Charitable organization launches arts magazine:
New quarterly for visual arts crowd

TORONTO-Magazine publishers who've pined for registered-charity status will slap their foreheads when they hear this one.

This is the story of one woman's impassioned quest to support the arts via book publishing and exhibitions; she sailed through the charity-registration process and then introduced a magazine. Moral: launch the magazine after you get charity status.

So it is with Magenta magazine. About 50,000 copies were distributed last week to Toronto-area Globe and Mail residential subscribers. Magenta is a quarterly published by Magenta Publishing for the Arts, which received registered-charity status on March 15, 2005.

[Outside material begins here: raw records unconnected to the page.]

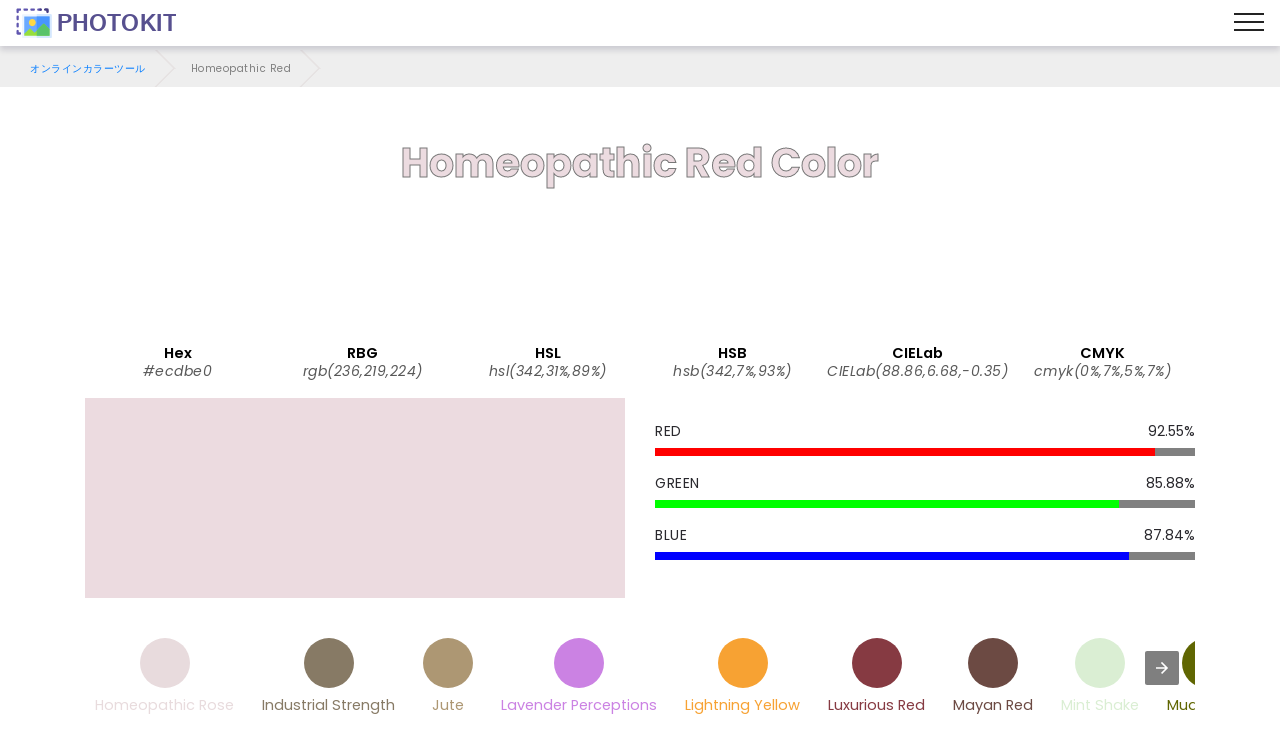

--- FILE ---
content_type: image/svg+xml
request_url: https://photokit.com/colors/icons/ColorGradient.svg
body_size: 150
content:
<svg version="1.1" id="Layer_1" xmlns="http://www.w3.org/2000/svg" xmlns:xlink="http://www.w3.org/1999/xlink" x="0px" y="0px"
	 viewBox="0 0 512 512" style="enable-background:new 0 0 512 512;" xml:space="preserve">
<rect y="100.174" style="fill:#E07188;" width="512" height="178.087"/>
<rect x="128" y="100.174" style="fill:#ECB45C;" width="384" height="178.087"/>
<rect x="256" y="100.174" style="fill:#EFC27B;" width="256" height="178.087"/>
<rect x="384" y="100.174" style="fill:#F8E99B;" width="128" height="178.087"/>
<polygon style="fill:#F8F8F9;" points="456.348,189.222 405.658,138.506 405.658,172.522 55.652,172.522 55.652,205.913 
	405.658,205.913 405.658,239.924 "/>
<polygon style="fill:#E07188;" points="44.522,289.391 0,333.913 0,411.826 89.043,411.826 89.043,333.913 "/>
<polygon style="fill:#F8E99B;" points="467.478,289.391 422.957,333.913 422.957,411.826 512,411.826 512,333.913 "/>
<polygon style="fill:#EDEDED;" points="456.348,189.222 405.658,138.506 405.658,172.522 256,172.522 256,205.913 405.658,205.913 
	405.658,239.924 "/>

</svg>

The force behind Magenta is MaryAnn Camilleri, who returned to Canada in 2004 after working for 10 years in the busy world of art publishing in New York City. "Portfolio magazines have always been a favourite of mine," she writes in a note to readers. "The sad truth is that there are so few venues around to showcase some of the amazing talent that's out there."

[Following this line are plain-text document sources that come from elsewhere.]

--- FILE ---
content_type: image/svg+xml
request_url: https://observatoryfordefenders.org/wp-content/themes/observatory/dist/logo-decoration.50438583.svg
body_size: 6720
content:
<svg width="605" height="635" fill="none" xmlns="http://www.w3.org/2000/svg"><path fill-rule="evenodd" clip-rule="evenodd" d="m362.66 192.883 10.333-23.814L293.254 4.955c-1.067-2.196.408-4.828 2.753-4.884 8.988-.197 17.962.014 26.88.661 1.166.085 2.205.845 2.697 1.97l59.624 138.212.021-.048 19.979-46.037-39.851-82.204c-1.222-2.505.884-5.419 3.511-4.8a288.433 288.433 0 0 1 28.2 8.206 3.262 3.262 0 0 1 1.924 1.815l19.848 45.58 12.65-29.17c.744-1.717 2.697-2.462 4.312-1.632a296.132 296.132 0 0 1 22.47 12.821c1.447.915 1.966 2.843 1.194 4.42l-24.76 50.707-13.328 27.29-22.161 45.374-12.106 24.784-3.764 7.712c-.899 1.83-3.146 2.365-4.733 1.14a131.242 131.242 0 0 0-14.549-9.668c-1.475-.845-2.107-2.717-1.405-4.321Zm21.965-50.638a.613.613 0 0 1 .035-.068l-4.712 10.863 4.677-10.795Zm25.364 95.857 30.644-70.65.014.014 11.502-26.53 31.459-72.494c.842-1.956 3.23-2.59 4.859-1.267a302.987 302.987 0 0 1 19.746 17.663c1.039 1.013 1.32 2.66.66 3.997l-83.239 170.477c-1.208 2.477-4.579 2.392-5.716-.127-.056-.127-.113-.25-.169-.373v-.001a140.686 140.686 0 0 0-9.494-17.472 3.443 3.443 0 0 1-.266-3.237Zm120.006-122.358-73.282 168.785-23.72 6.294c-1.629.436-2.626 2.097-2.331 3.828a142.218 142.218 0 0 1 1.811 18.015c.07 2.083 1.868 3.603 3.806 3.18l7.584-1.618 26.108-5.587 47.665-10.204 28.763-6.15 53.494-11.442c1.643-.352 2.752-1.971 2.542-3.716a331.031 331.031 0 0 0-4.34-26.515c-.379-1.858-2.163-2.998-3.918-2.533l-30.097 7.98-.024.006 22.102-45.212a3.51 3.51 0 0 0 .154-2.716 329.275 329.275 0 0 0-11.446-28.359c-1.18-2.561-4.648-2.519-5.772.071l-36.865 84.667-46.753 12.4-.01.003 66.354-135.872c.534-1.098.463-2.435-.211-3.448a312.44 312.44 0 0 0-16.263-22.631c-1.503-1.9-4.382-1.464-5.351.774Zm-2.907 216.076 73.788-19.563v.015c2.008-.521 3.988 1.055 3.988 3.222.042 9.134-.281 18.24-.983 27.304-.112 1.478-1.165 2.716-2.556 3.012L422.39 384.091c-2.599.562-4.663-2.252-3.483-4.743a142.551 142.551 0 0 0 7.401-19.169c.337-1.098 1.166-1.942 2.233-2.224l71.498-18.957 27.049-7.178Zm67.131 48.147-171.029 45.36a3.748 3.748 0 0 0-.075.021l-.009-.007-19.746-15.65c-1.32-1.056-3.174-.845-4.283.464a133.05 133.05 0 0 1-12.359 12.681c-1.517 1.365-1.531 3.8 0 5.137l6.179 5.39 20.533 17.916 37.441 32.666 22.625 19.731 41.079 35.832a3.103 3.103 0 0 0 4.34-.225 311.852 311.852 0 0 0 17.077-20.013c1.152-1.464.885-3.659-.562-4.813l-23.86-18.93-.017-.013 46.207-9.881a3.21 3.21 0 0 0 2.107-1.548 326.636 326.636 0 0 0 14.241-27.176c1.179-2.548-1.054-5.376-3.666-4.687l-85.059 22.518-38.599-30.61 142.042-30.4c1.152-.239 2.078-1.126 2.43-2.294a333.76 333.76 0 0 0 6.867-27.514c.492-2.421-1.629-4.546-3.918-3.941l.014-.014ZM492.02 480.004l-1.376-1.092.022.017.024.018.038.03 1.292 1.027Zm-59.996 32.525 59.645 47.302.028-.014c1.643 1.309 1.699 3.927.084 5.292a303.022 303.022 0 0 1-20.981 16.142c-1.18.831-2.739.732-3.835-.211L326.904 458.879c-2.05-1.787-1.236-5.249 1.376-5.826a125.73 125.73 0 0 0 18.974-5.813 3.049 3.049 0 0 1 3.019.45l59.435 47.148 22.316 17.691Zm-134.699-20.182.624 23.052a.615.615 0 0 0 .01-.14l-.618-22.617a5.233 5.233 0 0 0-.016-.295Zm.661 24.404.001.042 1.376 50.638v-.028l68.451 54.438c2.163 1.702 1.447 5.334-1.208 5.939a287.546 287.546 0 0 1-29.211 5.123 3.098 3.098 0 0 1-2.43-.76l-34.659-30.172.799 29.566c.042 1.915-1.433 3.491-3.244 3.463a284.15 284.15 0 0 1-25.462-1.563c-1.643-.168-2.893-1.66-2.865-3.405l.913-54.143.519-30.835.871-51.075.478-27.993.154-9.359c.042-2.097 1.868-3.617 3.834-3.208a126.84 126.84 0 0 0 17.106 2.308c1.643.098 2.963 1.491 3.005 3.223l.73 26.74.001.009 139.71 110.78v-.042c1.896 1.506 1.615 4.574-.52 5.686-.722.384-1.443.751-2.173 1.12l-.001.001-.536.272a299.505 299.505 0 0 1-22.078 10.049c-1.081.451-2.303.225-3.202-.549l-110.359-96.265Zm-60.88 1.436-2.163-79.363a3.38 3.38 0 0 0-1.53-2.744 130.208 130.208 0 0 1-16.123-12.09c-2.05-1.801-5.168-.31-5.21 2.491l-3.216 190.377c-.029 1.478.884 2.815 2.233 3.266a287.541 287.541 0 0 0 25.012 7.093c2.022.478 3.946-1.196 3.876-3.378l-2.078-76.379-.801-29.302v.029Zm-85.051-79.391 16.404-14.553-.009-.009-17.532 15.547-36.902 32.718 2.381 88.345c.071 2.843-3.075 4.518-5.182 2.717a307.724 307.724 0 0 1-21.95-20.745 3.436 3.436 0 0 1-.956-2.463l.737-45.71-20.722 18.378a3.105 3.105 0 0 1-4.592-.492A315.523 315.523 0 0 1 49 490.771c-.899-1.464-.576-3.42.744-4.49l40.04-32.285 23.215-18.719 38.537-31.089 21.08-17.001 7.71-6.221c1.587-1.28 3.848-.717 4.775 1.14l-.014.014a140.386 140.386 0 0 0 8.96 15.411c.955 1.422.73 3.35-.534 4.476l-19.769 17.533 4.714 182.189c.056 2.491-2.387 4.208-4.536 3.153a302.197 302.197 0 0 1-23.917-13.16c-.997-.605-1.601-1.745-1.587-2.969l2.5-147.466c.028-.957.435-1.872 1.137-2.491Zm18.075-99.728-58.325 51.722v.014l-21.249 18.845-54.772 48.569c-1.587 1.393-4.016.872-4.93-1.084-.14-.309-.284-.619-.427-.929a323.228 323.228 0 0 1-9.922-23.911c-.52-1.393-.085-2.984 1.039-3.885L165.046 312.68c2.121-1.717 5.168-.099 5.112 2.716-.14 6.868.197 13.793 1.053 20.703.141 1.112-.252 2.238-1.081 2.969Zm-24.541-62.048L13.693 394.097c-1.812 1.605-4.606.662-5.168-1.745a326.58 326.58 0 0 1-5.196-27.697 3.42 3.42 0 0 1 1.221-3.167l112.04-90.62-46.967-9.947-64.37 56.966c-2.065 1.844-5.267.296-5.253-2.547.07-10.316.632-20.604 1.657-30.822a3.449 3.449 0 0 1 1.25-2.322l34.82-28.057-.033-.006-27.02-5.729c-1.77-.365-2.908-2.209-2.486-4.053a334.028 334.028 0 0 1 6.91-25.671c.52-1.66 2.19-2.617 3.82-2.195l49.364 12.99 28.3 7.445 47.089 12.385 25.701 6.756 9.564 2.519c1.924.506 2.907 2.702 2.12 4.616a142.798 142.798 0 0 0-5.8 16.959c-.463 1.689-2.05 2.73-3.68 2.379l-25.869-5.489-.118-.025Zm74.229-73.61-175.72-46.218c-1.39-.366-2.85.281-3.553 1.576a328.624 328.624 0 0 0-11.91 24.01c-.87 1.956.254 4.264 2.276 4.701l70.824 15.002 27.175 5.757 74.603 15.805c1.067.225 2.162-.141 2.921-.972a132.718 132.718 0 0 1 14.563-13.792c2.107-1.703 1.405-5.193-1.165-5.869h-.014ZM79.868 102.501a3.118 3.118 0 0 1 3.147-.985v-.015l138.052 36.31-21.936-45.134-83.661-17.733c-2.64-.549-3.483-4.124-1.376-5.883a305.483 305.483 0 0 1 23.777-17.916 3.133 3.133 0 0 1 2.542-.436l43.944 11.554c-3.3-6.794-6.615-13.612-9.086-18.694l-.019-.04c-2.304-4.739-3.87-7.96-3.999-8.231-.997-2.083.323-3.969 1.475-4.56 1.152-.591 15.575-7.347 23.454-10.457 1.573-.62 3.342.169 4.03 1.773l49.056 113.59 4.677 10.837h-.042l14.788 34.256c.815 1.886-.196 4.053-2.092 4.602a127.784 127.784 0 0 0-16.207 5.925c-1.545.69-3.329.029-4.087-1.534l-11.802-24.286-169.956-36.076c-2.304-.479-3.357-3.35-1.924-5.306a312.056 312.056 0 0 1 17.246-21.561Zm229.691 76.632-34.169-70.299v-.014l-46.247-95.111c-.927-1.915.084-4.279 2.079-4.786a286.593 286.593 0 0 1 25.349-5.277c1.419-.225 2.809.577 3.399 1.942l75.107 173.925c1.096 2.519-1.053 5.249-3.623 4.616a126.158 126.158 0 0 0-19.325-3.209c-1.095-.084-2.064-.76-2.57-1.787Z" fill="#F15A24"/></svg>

That's where Magenta comes in-Camilleri's charitable arts foundation. "We want to be the new vehicle for visual communication in Canada for art enthusiasts of all types."

Camilleri says the next issue, due out in June, will have a national circulation of 100,000 and possibly some newsstand presence. The Globe and Mail is a sponsor; the debut issue carries an extraordinary signed proud-sponsor message from Globe publisher Phillip Crawley, complete with his mugshot. It's not clear what role advertising will play in the mag; there's little of it-the Globe has the OBC while Clarity Digital Management has the IFC. Asked if Magenta would accept advertising from Nike, for example, she said, "No, because that's a Globe client and I would refer it to the Globe." How about Nikon? "Nikon is technically a cross-over client for the Globe so.the Globe and I would work with the client together." She stressed that Magenta's role is to promote talent, not make money.

The editor of Magenta is Camilleri's longtime friend Doug Wallace, who is also deputy editor at Wish and executive editor at Gardening Life; both titles are published by St. Joseph Media. Camilleri has recruited some Globe moonlighters, as well. Magenta's art director Vanessa Wyse and photo director Clare Vander Meersch are associate art director and director of photography, respectively, at the Globe's Report on Business magazine.